▸ **TASK GOAL**
Transcribe the data exactly, omitting whatever pictures it holds.

══════════════════════════════

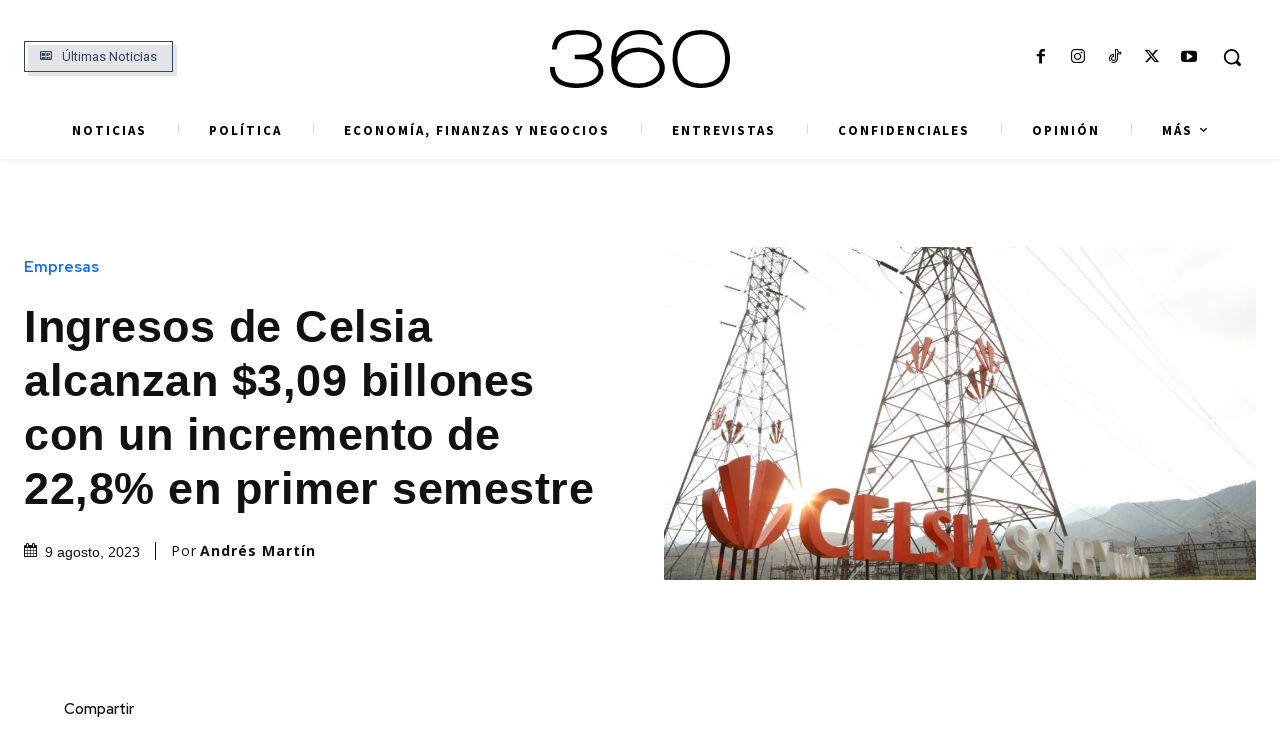

--- FILE ---
content_type: text/html; charset=utf-8
request_url: https://www.google.com/recaptcha/api2/aframe
body_size: 150
content:
<!DOCTYPE HTML><html><head><meta http-equiv="content-type" content="text/html; charset=UTF-8"></head><body><script nonce="pIITG11HVUMxRTGFedbOzQ">/** Anti-fraud and anti-abuse applications only. See google.com/recaptcha */ try{var clients={'sodar':'https://pagead2.googlesyndication.com/pagead/sodar?'};window.addEventListener("message",function(a){try{if(a.source===window.parent){var b=JSON.parse(a.data);var c=clients[b['id']];if(c){var d=document.createElement('img');d.src=c+b['params']+'&rc='+(localStorage.getItem("rc::a")?sessionStorage.getItem("rc::b"):"");window.document.body.appendChild(d);sessionStorage.setItem("rc::e",parseInt(sessionStorage.getItem("rc::e")||0)+1);localStorage.setItem("rc::h",'1768943880269');}}}catch(b){}});window.parent.postMessage("_grecaptcha_ready", "*");}catch(b){}</script></body></html>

══════════════════════════════

▸ **EXPECTED OUTPUT**
--- FILE ---
content_type: text/html; charset=utf-8
request_url: https://www.google.com/recaptcha/api2/aframe
body_size: 150
content:
<!DOCTYPE HTML><html><head><meta http-equiv="content-type" content="text/html; charset=UTF-8"></head><body><script nonce="pIITG11HVUMxRTGFedbOzQ">/** Anti-fraud and anti-abuse applications only. See google.com/recaptcha */ try{var clients={'sodar':'https://pagead2.googlesyndication.com/pagead/sodar?'};window.addEventListener("message",function(a){try{if(a.source===window.parent){var b=JSON.parse(a.data);var c=clients[b['id']];if(c){var d=document.createElement('img');d.src=c+b['params']+'&rc='+(localStorage.getItem("rc::a")?sessionStorage.getItem("rc::b"):"");window.document.body.appendChild(d);sessionStorage.setItem("rc::e",parseInt(sessionStorage.getItem("rc::e")||0)+1);localStorage.setItem("rc::h",'1768943880269');}}}catch(b){}});window.parent.postMessage("_grecaptcha_ready", "*");}catch(b){}</script></body></html>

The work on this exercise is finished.